Consignes:
A. D'après le texte sur la C3S, quelle loi a créé cette contribution ?
B. Recopiez le passage du texte sur la C3S qui va de « Créée par la » jusqu'à « artisanales et commerciales. ».
C. Poursuivez le texte sur la C3S à partir de l'endroit où il s'arrête.

Texte de l'exercice:
ARTICLE 11

Réaffectation des excédents de la contribution sociale de solidarité des sociétés (CSSS)

Commentaire : cet article tend à affecter au régime général, à titre exceptionnel, l'excédent de la contribution sociale de solidarité pour les sociétés (C3S), et à modifier, à titre permanent, les ressources de la CANAM.

I. LE DROIT EN VIGUEUR

A. L'AFFECTATION DU PRODUIT DE LA C3S AU FINANCEMENT DES RÉGIMES D'ASSURANCE MALADIE ET D'ASSURANCE VIEILLESSE DES NON SALARIÉS


Créée par la loi du 3 janvier 1970, la contribution sociale de solidarité des sociétés (C3S) est une contribution versée par les sociétés commerciales et assimilées aux régimes d'assurance maladie et d'assurance vieillesse des non salariés, afin de compenser les pertes de recettes subies par ces régimes du fait du développement de l'exercice sous forme sociétaire des professions artisanales et commerciales.

La loi de finances rectificative du 4 août 1995 a étendu simultanément le champ de recouvrement, l'assiette et le taux de cette contribution.

Données à examiner:
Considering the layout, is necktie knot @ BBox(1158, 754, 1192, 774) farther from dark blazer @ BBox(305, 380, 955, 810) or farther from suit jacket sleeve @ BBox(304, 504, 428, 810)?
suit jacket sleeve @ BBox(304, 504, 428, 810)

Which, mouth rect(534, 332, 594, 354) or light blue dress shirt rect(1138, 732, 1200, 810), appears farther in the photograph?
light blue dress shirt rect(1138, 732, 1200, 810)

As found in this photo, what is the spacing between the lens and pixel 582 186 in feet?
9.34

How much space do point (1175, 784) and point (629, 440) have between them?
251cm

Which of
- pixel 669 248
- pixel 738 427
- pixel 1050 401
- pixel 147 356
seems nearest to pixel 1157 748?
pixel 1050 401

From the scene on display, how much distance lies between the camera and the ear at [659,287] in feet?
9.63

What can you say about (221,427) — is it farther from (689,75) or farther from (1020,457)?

Réponses:
A. La loi du 3 janvier 1970.

B.
Créée par la loi du 3 janvier 1970, la contribution sociale de solidarité des sociétés (C3S) est une contribution versée par les sociétés commerciales et assimilées aux régimes d'assurance maladie et d'assurance vieillesse des non salariés, afin de compenser les pertes de recettes subies par ces régimes du fait du développement de l'exercice sous forme sociétaire des professions artisanales et commerciales.

C.
A compter de 1995, le taux de la C3S a ainsi été porté de 0,1 à 0,13 % du chiffre d'affaires des sociétés, ce qui a accru le rendement de 2,75 milliards de francs. Les encaissements correspondants ont été effectués en novembre 1995 et reversés aux régimes attributaires dans le courant du mois de décembre.

A compter de 1996, deux mesures sont entrées en vigueur :

- le relèvement de 3 à 5 millions de francs du plancher de chiffre d'affaires entraînant la taxation à la C3S. La perte de ressources correspondante a été estimée à 300 millions de francs ;

- l'extension du champ des entreprises assujetties à cette contribution aux sociétés en nom collectif, aux GIE, aux établissements de crédit, aux entreprises d'assurance, à certaines entreprises publiques et à la plupart des sociétés coopératives.

L'impact financier du relèvement du taux de la contribution en 1996 a été d'environ 5 milliards de francs, soit 2,8 milliards de francs pour les entreprises déjà assujetties et 2,1 milliards de francs pour les entreprises nouvellement assujetties.

Au total, le rendement de la C3S a été de 15,3 milliards de francs en 1996, contre 12 milliards de francs en 1995, ce qui a permis un accroissement des versements aux régimes de non salariés non agricoles en 1996.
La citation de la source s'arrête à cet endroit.